APP下载

中国共产党民族观的历史演进——基于“概念史”的分析

2023-12-02桂余徐岑琛

江苏省社会主义学院学报 2023年5期
关键词:民族复兴人类命运共同体中国共产党

桂余 徐岑琛

摘 要:马克思和恩格斯曾根据社会生产力发展的不同阶段对民族概念展开了不同的设计。一是无产阶级政权建立前,反对资产阶级的民族主义观,并通过无产阶级革命消除“民族内部阶级对立”;二是无产阶级政权建立后,“无产阶级要组成民族”;三是在生产力不断发展后,“地域性的人”要向“世界历史性的人”转变。沿着马克思和恩格斯的基本思路,中国共产党人在不同历史阶段先后提出“民族解放”“中华民族伟大复兴”“构建人类命运共同体”,反映着中国共产党民族观从革命性到现代性再到世界历史性的演进。正确认识以上逻辑有助于增进对中国共产党领导中华民族谋独立、谋复兴、谋大同的历史认同,有助于把握世界民族发展大势。

关键词:中国共产党;民族观;民族解放;民族复兴;人类命运共同体

一、问题的提出

从理论角度看,中国共产党民族观继承和发展了马克思主义民族观,因而研究中国共产党民族观,首先需要科学认识和理解马克思主义民族观的内涵要义与逻辑脉络。就当前学界对马克思主义民族观研究的现状而言,已经有学者指出,“国内有些学者对马克思恩格斯在不同历史阶段上提出的‘民族概念不加区分地笼统理解”[1],并指出这种大而化之理解马克思主义“民族”概念的方法显然违背马克思主义的基本原则。实际上,从马克思和恩格斯的论述中可以发现,虽然他们没有系统地对“民族”进行集中的讨论,但其民族的观点和主张散落在马克思主义理论的各个层面。马克思和恩格斯认为,不同社会发展阶段,“民族”概念有着不同的内涵。按照社会形态变迁发展规律,大致可以划分成三个阶段。第一阶段,无产阶级政权建立之前,“民族”大多指代狭隘民族主义观点,马克思和恩格斯极力反对民族主义中的偏见和优越感,并指出其本质是“大规模的利己主义”[2]。第二阶段,马克思和恩格斯指出,无产阶级获得领导权后,应该“把自身组织成民族”[3]。第三阶段,在生产力不断持续发展后,“地域性的个人为世界历史性的、经验上普遍的个人所代替”[4]。近代以来,中国共产党人坚持结合国情、世情以及时代主题来面对“民族”的复杂性,先后提出民族解放、中华民族伟大复兴、人类命运共同体的重要概念。这三个概念继承了马克思主义对民族发展三个阶段的认识,有效推动科学社会主义和世界共产主义运动的发展,更是马克思主义基本原理同中国社会发展实际相结合的重要理论成果。

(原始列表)
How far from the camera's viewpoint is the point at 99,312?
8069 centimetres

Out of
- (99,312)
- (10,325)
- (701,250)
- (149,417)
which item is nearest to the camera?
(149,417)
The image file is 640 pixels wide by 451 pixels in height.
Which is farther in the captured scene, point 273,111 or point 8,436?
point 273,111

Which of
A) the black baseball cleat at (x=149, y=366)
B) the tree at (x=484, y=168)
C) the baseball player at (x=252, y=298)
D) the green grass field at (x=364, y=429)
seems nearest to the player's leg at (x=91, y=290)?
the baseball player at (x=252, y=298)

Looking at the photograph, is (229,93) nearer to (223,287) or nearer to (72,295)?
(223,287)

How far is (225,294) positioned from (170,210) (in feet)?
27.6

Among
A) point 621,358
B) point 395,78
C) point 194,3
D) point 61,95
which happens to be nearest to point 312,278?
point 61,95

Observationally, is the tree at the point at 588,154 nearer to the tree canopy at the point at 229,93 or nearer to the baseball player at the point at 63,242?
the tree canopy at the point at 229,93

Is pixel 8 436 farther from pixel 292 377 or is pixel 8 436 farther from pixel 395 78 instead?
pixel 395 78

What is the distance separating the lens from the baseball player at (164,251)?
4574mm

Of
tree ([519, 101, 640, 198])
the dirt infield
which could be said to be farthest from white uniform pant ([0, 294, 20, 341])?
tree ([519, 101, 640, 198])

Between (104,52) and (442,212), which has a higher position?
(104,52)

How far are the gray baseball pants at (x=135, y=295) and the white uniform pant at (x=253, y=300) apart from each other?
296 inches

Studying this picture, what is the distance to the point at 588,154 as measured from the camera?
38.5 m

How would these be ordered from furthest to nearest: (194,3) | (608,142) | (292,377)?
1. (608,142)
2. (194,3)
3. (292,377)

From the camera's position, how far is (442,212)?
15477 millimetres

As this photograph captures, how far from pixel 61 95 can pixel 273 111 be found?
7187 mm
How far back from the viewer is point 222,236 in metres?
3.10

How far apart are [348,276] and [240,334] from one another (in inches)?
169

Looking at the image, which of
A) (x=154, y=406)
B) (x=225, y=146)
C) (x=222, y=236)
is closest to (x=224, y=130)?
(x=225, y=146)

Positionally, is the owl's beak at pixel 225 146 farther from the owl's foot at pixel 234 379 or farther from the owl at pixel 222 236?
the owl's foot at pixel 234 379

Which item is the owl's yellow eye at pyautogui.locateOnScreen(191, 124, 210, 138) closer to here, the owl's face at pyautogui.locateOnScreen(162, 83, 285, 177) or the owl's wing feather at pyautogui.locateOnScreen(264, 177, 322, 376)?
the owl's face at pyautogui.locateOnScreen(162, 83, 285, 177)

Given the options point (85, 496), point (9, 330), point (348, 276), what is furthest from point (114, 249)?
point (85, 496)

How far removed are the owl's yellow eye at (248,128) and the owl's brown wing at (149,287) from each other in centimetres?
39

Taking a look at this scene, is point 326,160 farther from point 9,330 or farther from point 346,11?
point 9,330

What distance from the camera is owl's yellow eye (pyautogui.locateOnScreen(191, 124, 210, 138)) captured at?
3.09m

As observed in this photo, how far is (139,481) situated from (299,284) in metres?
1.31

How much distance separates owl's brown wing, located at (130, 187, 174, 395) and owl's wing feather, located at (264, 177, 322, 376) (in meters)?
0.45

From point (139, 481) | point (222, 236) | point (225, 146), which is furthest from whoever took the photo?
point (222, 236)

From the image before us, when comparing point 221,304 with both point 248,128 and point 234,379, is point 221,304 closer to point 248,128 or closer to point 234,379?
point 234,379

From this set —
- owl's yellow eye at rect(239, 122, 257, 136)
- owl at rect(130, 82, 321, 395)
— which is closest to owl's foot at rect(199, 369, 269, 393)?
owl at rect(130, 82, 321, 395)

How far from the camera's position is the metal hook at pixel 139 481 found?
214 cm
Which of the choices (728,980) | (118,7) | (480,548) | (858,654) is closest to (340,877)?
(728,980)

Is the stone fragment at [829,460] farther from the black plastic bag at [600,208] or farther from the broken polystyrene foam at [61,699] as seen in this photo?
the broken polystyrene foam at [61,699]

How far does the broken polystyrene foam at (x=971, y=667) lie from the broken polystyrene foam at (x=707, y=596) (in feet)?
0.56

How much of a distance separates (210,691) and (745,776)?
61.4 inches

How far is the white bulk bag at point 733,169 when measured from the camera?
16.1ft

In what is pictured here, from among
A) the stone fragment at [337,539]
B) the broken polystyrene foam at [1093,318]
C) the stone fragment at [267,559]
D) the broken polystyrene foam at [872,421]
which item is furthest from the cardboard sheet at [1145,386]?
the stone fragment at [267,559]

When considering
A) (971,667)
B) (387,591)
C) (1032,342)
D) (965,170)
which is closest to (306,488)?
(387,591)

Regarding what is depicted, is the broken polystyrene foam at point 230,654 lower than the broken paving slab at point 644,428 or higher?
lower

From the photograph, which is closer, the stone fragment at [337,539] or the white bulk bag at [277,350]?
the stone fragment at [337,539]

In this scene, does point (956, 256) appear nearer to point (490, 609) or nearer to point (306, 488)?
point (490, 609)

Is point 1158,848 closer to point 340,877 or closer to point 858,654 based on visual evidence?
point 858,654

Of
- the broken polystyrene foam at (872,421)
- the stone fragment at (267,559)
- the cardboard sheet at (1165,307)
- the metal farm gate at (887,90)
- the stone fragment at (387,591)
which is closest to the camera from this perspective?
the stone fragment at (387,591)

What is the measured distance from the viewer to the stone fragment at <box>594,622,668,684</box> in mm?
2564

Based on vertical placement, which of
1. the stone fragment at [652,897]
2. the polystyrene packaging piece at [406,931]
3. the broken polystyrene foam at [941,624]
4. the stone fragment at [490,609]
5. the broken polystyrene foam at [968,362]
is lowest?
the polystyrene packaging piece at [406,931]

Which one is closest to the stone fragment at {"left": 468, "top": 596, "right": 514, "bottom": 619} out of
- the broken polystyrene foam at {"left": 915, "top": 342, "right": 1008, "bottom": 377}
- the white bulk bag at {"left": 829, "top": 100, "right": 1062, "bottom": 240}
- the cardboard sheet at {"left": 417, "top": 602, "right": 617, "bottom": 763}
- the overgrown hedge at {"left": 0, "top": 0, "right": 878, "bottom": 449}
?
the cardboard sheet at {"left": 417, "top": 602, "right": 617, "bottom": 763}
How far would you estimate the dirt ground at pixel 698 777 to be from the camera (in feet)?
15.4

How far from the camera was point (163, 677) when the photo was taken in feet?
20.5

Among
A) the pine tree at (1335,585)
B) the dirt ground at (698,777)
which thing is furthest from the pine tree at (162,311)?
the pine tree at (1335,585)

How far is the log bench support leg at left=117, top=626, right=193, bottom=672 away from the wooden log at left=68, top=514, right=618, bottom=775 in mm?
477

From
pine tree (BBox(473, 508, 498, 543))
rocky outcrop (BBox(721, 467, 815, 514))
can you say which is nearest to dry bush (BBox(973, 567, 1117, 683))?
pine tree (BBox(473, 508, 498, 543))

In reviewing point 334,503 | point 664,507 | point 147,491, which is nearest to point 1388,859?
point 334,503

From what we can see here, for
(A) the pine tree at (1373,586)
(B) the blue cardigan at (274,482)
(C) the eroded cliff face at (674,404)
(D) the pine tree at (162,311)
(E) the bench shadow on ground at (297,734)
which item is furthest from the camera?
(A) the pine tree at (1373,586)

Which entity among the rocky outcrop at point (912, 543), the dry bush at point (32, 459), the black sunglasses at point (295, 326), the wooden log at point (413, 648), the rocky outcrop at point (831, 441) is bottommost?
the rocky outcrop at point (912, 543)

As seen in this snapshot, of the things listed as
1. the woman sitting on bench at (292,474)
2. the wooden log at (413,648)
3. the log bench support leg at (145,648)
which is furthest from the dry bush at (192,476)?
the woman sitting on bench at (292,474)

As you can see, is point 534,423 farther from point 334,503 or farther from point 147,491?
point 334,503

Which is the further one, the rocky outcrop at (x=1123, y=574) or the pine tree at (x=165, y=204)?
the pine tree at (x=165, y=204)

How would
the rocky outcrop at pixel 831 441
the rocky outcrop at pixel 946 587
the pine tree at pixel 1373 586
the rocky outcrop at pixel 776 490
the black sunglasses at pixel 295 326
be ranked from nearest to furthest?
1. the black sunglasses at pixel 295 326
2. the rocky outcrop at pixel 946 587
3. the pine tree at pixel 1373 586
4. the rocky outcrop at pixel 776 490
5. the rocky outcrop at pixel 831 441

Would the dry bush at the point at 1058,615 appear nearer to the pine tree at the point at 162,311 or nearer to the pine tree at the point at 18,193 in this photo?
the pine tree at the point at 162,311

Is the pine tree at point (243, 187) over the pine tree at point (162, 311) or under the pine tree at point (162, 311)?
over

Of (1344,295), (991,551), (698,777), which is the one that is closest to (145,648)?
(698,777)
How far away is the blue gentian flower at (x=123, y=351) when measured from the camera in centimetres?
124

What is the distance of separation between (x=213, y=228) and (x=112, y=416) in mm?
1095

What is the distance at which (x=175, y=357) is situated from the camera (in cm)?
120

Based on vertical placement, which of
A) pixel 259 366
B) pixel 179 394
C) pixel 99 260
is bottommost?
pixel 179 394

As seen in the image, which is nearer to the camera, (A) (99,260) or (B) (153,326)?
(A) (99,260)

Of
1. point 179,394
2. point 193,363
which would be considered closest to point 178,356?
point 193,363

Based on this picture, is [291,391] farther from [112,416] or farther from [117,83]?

_任务列表_
a) 根据这段摘录,马克思和恩格斯指出民族主义的本质是什么?
b) 请把这段摘录中从“从理论角度看,中国共产党民族”到“展实际相结合的重要理论成果。”的那一段重写一遍,并将其中的“学界”替换为“学术界”。
请只依据这段摘录作答。

_逐项结果_
a) 大规模的利己主义。

b)
从理论角度看,中国共产党民族观继承和发展了马克思主义民族观,因而研究中国共产党民族观,首先需要科学认识和理解马克思主义民族观的内涵要义与逻辑脉络。就当前学术界对马克思主义民族观研究的现状而言,已经有学者指出,“国内有些学者对马克思恩格斯在不同历史阶段上提出的‘民族概念不加区分地笼统理解”[1],并指出这种大而化之理解马克思主义“民族”概念的方法显然违背马克思主义的基本原则。实际上,从马克思和恩格斯的论述中可以发现,虽然他们没有系统地对“民族”进行集中的讨论,但其民族的观点和主张散落在马克思主义理论的各个层面。马克思和恩格斯认为,不同社会发展阶段,“民族”概念有着不同的内涵。按照社会形态变迁发展规律,大致可以划分成三个阶段。第一阶段,无产阶级政权建立之前,“民族”大多指代狭隘民族主义观点,马克思和恩格斯极力反对民族主义中的偏见和优越感,并指出其本质是“大规模的利己主义”[2]。第二阶段,马克思和恩格斯指出,无产阶级获得领导权后,应该“把自身组织成民族”[3]。第三阶段,在生产力不断持续发展后,“地域性的个人为世界历史性的、经验上普遍的个人所代替”[4]。近代以来,中国共产党人坚持结合国情、世情以及时代主题来面对“民族”的复杂性,先后提出民族解放、中华民族伟大复兴、人类命运共同体的重要概念。这三个概念继承了马克思主义对民族发展三个阶段的认识,有效推动科学社会主义和世界共产主义运动的发展,更是马克思主义基本原理同中国社会发展实际相结合的重要理论成果。